#### YOUR GOAL
Across the whole listing, state how many lines include "video". Add nothing to that number.

☆ ☆ ☆ ☆

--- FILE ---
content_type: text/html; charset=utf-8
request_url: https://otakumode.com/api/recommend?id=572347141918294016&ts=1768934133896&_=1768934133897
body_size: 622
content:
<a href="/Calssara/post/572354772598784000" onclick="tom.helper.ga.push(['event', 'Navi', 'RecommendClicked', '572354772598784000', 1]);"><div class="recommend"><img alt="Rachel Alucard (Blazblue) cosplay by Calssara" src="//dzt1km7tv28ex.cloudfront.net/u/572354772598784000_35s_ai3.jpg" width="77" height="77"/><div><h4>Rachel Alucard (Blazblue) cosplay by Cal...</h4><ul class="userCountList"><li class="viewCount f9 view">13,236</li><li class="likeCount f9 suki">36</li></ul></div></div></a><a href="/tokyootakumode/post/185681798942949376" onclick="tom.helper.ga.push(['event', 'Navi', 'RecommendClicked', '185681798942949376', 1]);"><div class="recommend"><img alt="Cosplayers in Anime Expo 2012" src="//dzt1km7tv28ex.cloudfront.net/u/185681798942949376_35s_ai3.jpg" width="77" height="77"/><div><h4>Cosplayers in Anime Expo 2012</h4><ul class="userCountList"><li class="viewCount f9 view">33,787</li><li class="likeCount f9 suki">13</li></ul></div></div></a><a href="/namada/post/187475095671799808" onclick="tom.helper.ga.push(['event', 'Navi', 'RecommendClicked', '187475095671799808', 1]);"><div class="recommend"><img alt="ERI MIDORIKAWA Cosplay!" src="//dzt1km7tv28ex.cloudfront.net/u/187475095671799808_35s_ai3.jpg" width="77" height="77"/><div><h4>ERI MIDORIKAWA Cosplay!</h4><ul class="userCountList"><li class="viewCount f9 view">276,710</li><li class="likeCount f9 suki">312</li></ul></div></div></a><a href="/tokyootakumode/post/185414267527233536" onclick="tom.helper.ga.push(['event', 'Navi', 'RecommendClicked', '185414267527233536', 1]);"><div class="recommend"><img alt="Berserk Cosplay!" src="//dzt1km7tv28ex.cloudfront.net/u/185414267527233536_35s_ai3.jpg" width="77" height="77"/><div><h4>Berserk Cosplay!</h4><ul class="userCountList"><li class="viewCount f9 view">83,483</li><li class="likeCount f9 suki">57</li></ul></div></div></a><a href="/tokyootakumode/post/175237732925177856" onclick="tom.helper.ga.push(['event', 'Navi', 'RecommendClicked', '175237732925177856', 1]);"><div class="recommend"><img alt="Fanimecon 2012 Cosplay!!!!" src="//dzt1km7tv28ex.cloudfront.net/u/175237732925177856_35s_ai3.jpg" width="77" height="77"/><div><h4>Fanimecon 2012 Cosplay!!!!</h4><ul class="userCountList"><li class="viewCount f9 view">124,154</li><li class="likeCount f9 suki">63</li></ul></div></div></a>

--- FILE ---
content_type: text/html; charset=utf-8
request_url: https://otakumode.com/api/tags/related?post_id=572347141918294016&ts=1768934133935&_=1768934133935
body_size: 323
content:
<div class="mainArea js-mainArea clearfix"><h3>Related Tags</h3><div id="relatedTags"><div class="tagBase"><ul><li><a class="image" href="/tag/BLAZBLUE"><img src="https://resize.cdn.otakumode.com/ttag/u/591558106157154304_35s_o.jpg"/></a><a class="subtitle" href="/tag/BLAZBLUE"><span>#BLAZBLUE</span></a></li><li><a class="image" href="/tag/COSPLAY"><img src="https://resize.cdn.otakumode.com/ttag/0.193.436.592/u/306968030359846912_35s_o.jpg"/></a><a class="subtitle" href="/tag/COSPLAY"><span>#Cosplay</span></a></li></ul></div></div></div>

☆ ☆ ☆ ☆

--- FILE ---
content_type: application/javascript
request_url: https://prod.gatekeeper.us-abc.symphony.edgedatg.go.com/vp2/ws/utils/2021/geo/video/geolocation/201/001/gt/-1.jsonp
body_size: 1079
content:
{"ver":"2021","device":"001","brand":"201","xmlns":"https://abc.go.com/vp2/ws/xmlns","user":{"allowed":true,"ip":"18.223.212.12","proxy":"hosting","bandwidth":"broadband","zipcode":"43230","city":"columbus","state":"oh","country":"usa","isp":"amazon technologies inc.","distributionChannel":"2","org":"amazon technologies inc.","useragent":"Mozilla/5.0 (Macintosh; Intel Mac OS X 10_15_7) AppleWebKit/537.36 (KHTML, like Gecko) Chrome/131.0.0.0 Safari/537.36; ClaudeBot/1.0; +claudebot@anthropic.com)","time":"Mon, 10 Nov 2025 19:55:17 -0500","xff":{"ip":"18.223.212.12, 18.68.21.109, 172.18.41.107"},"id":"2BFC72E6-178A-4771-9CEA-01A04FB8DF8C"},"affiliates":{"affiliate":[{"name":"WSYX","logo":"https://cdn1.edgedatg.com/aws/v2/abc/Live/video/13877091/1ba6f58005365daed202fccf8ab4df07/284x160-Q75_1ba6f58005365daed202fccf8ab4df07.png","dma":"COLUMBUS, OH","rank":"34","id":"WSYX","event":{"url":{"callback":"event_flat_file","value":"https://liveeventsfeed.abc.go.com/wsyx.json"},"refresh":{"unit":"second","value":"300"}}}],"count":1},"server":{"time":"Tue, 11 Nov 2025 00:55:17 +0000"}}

☆ ☆ ☆ ☆

#### TASK RESPONSE
2